Notes on a Banana
Page 15
“Well?”
“What?”
“Enough gravy?” She tipped her chin to the plate.
“Oh, yes, thank you.”
She wheezed down into a chair, in front of an old, dented beer can, and pulled on her cigarette, tapping the ash into the opening as she talked. She asked me where I was from, what I was doing in Pittsburgh, what my nationality was.
“Port-a-geese?” she said, creasing her forehead. She looked like I’d said something wrong. I winced inside at her unknowing slight, but said nothing. My mouth was too busy enjoying what years later I learned was braciole.

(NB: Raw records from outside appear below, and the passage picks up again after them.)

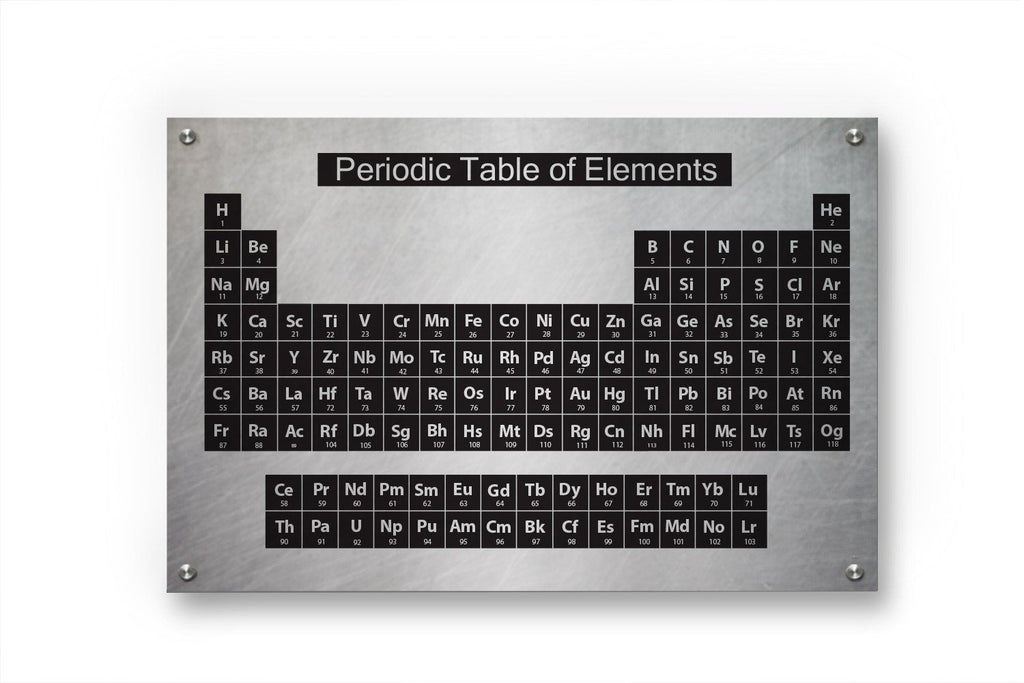Periodic Table of Elements Printed on Brushed Aluminum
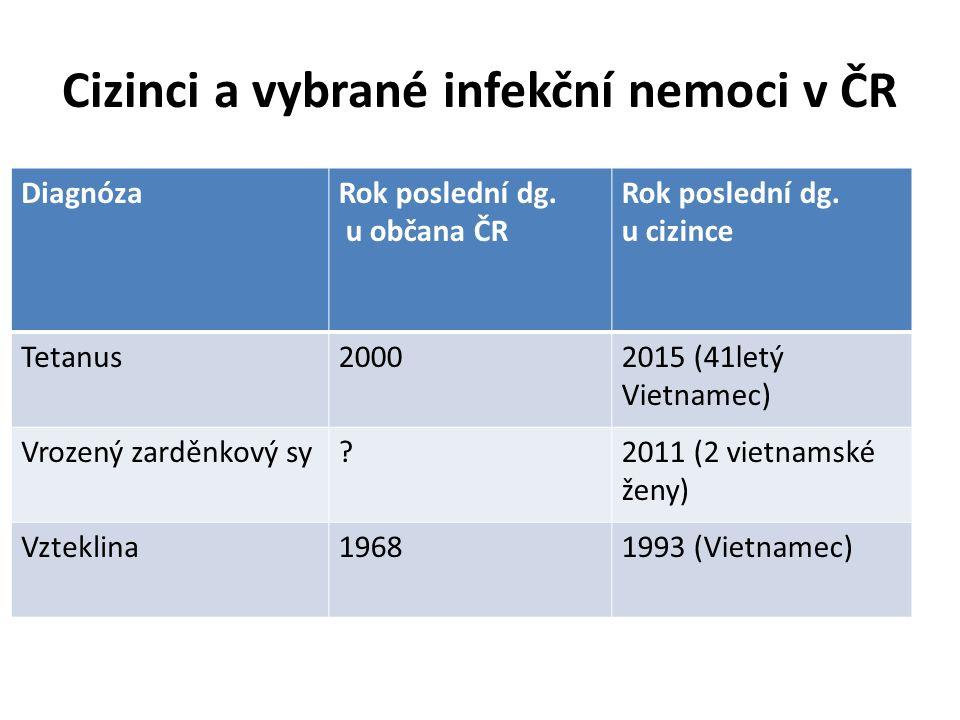 Cizinci a vybrané infekční nemoci v ČR DiagnózaRok poslední dg.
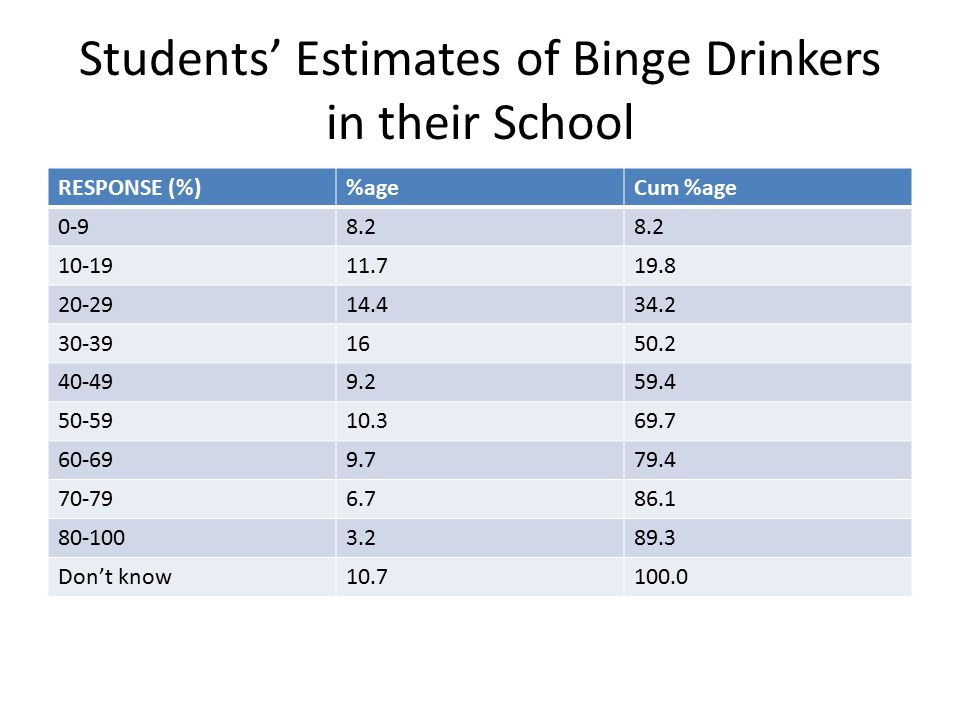 Students' Estimates of Binge Drinkers in their School RESPONSE (%)%ageCum %age 0-98.2 10-1911.719.8 20-2914.434.2 30-391650.2 40-499.259.4 50-5910.369.7 60-699.779.4 70-796.786.1 80-1003.289.3 Don't know10.7100.0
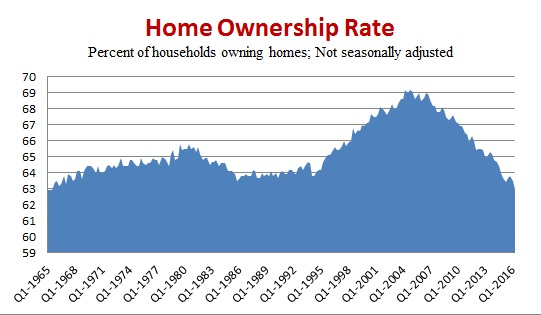 Home Ownership Rate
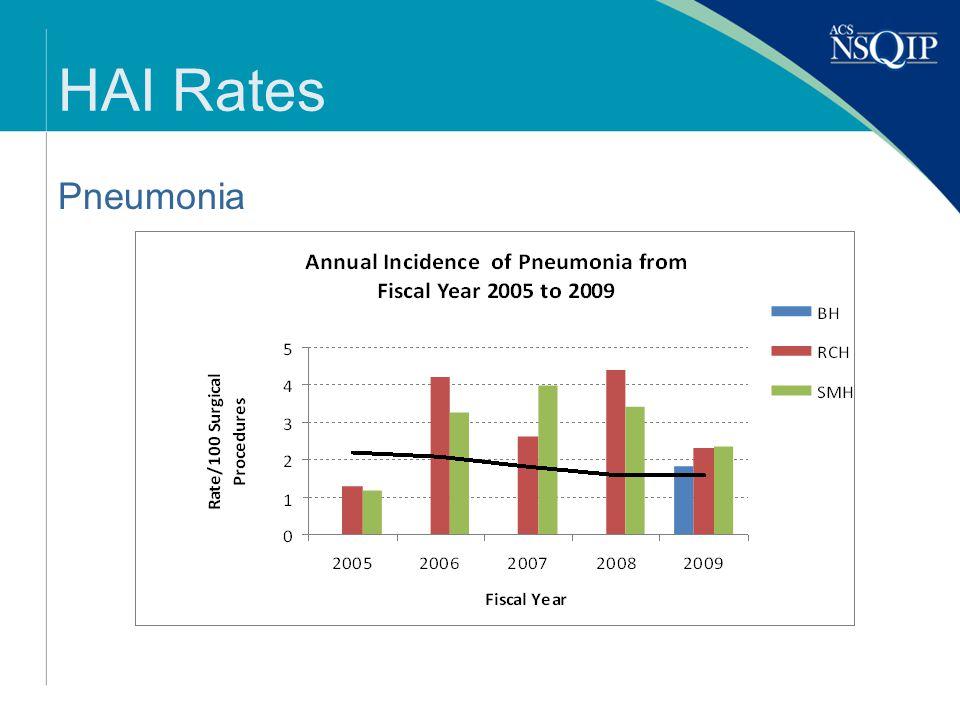 HAI Rates Pneumonia
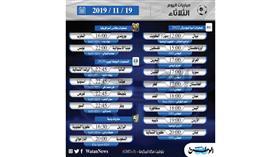أبرز المباريات العالمية ليوم الثلاثاء 19 نوفمبر 2019
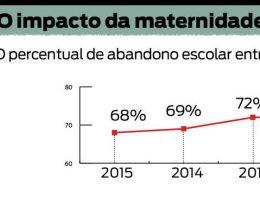 Na faixa dos 15 aos 17 anos, quase 70% das meninas com filhos estão fora da escola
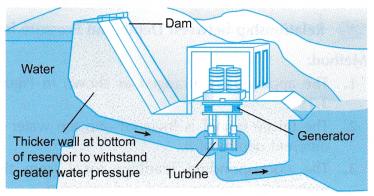 Applications of Pressure in Liquids 2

Her simple act of kindness—feeding a virtual stranger, so much like something Vo would do—added a sense of normalcy to my days, which were beginning to telescope and grow more disjointed.
When I was done mopping up the sauce with a slice of white bread she insisted I eat, I leaned over to kiss her. She offered her cheek, holding her cigarette behind her while waving it back and forth, trying to keep the smoke out of the hall. “Thank you.”
“Now, get outta here and go to sleep.”
In my room I lay on my bed, satisfied, wondering why she’d finally invited me in after all these months. I knew she sometimes cracked her door and watched me coming home. “Night, Clara,” I’d toss over my shoulder while unlocking my room, as if to say I know you’re there. “Night,” I’d hear, then a soft click of her door closing. Did she spy something through the crack this time? I was chronically tired and felt stung, because the gossip about Andrew and me had roared through the department. (Yes, I was the big mouth who’d told the class’s other big mouth, Kelly Horowitz, who told everyone else.) In the retelling, I had become the reviled predator pouncing on the unsuspecting, straight-to-the-core foreign student. The cockiness that had buoyed me in first semester was now drowning in self-doubt and second-guessing.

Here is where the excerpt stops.